Human umbilical cord blood (HUCB) is a valuable source for cell therapy since it confers neuroprotection in stroke animal models. However, the responsible sub-populations remain to be established and the mechanisms involved are unknown. To explore HUCB neuroprotective properties in a PC12 cell-based ischemic neuronal model, we used an HUCB mononuclear-enriched population of collagen-adherent cells, which can be differentiated in vitro into a neuronal phenotype (HUCBNP). Upon co-culture with insulted-PC12 cells, HUCBNP conferred ∼ 30% neuroprotection, as evaluated by decreased lactate dehydrogenase and caspase-3 activities. HUCBNP decreased by 95% the level of free radicals in the insulted-PC12 cells, in correlation with the appearance of antioxidants, as measured by changes in the oxidation-reduction potential of the medium using cyclic-voltammetry.

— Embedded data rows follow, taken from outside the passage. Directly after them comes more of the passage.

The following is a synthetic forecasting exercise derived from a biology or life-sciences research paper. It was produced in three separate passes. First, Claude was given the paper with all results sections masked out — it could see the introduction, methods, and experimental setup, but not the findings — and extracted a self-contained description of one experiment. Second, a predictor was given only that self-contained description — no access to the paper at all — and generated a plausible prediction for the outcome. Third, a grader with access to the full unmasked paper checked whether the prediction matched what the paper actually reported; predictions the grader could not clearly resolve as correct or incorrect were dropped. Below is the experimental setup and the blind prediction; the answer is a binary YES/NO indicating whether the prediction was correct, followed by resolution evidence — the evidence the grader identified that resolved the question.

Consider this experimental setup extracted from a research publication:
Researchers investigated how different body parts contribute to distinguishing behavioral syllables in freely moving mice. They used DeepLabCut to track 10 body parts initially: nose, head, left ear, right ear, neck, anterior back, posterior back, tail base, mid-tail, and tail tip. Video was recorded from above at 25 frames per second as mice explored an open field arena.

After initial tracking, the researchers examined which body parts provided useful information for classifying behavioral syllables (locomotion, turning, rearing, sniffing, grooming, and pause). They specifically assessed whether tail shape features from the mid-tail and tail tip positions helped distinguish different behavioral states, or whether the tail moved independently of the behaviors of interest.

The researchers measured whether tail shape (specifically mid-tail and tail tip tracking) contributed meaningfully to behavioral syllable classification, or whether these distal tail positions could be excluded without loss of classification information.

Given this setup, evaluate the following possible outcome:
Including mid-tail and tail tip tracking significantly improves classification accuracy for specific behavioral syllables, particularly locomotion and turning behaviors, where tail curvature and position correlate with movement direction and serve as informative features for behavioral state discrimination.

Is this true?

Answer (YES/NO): NO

An increased level of nerve growth factor (NGF), vascular endothelial growth factor and basic fibroblast growth factor in the co-culture medium was temporally correlated with a -medium neuroprotection effect, which was partially abolished by heat denaturation. HUCBNP-induced neuroprotection was correlated with changes in gene expression of these neurotrophic factors, while blocked by K252a, an antagonist of the TrkA/NGF receptor. These findings indicate that HUCBNP-induced neuroprotection involves antioxidant(s) and neurotrophic factors, which, by paracrine and/or autocrine interactions between the insulted-PC12 and the HUCBNP cells, conferred neuroprotection.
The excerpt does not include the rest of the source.